**EXERCISE REQUIREMENTS:**
[A] In two sentences, summarize the thread on regression standard errors below.
[B] Based on the thread on regression standard errors below, decide whether each statement agrees with it, and support each yes or no with a quotation. (i) The derivation is restricted to simple linear regression. (ii) The variance of the residuals is not constant. (iii) The confidence interval describes the variance of the data.
[C] According to the thread on regression standard errors below, what phenomenon causes both the bowing in of the residual variance and the bowing out of the variance above?

**QUOTED TEXT:**
-- Begin --

The first part of my question, is how do you calculate this specific Standard Error at a specific point estimate?
You don't specify if you mean simple linear or multiple regression. I'll assume the general case. Let's do it at a point $x^* = (1,x_1^*,x_2^*,...,x_p^*)$
$$\text{Var}(\hat y^*) = \text{Var}(x^*\hat\beta)= \text{Var}(x^*(X^TX)^{-1}X^T y)$$
$$= x^*(X^TX)^{-1}X^T \text{Var}(y) X(X^TX)^{-1}x^{*T}$$
$$ = \sigma^2 x^*(X^TX)^{-1}X' I X(X^TX)^{-1}x^{*T} $$
$$= \sigma^2 x^*(X^TX)^{-1}x^{*T}$$
If $h^*_{ii} = [x^*(X^TX)^{-1}x^{*T}]_{ii}$ then $\text{Var}(\hat y_i) = \sigma^2 h^*_{ii}$.
Of course, $\sigma^2$ is unknown and must be estimated.
The standard error is the square root of that estimated variance up above.
Could one provide a link to a numerical example to facilitate my interpretation of the formula?
I'll try to dig one up.
My second part to this overall question is: How come the resulting hourglass shape of the resulting Confidence Interval as depicted does not break the linear regression assumption that the variance of residuals remain constant across observations (the heteroskedasticity thing)?
1) it's a confidence interval for where the mean is, not the variance of the data; it reflects our uncertainty in the parameters as they feed through (via the design, $X$) to the the estimate of the mean. Something assumed true for one thing not being true for a different thing doesn't violate the assumption for the first thing.
2) Your statement "the linear regression assumption that the variance of residuals remain constant across observations" is factually incorrect (though I know what you're getting at). That is not an assumption of regression - in fact, outside specific cases, it's untrue for regression. What is assumed constant is the variance of the unobserved errors. The variance of the residuals is not constant. In fact it 'bows in' in opposite fashion to the way the variance above 'bows out', both due to the phenomenon of leverage.
Edits in response to followup questions:
Why would the variance bow in?

-- End --

**DATA ROWS:**
-- Begin --

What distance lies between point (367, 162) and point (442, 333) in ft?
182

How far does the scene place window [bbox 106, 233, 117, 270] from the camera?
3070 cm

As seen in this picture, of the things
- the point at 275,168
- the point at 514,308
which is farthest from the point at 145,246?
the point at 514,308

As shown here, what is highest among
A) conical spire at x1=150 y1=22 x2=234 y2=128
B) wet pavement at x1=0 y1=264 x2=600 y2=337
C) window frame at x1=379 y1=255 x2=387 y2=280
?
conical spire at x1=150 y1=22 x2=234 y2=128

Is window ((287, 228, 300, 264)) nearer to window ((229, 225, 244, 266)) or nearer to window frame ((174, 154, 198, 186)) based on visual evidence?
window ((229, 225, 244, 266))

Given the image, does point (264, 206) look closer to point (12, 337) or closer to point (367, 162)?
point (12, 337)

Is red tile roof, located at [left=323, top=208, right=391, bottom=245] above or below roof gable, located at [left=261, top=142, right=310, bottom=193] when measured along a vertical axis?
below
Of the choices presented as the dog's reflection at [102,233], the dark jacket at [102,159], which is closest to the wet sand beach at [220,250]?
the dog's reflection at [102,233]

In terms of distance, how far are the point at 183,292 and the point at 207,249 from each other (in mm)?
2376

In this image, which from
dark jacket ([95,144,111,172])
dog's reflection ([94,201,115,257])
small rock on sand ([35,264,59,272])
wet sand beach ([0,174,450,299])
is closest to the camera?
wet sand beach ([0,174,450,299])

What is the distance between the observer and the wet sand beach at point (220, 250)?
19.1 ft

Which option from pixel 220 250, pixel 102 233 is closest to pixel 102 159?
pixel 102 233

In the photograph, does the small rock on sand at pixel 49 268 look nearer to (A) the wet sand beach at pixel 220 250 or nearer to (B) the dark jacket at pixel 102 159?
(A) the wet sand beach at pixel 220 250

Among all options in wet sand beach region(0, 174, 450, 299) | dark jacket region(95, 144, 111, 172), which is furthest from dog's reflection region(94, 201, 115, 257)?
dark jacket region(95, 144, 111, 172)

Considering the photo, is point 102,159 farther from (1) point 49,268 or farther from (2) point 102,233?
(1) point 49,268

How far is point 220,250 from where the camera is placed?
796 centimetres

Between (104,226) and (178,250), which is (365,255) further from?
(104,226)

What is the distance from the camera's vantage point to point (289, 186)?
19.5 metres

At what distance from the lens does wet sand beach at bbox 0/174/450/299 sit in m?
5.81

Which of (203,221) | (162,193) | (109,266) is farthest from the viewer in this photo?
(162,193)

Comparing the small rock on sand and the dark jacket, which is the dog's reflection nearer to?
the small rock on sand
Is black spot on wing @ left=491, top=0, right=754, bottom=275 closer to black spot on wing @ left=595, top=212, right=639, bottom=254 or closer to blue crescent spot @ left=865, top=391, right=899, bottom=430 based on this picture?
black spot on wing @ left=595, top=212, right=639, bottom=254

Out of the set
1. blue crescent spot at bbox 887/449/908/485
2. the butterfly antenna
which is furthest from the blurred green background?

-- End --

**TASK SOLUTIONS:**
[A] The variance of a fitted value at a point x* is σ² x*(XᵀX)⁻¹x*ᵀ, and its standard error is the square root of that variance once σ² has been estimated. The hourglass-shaped confidence interval does not violate the regression assumption because it concerns where the mean is rather than the variance of the data, and the quantity assumed constant is the variance of the unobserved errors, not of the residuals.

[B]
(i) No: "You don't specify if you mean simple linear or multiple regression. I'll assume the general case."
(ii) Yes: "The variance of the residuals is not constant."
(iii) No: "it's a confidence interval for where the mean is, not the variance of the data"

[C] Leverage.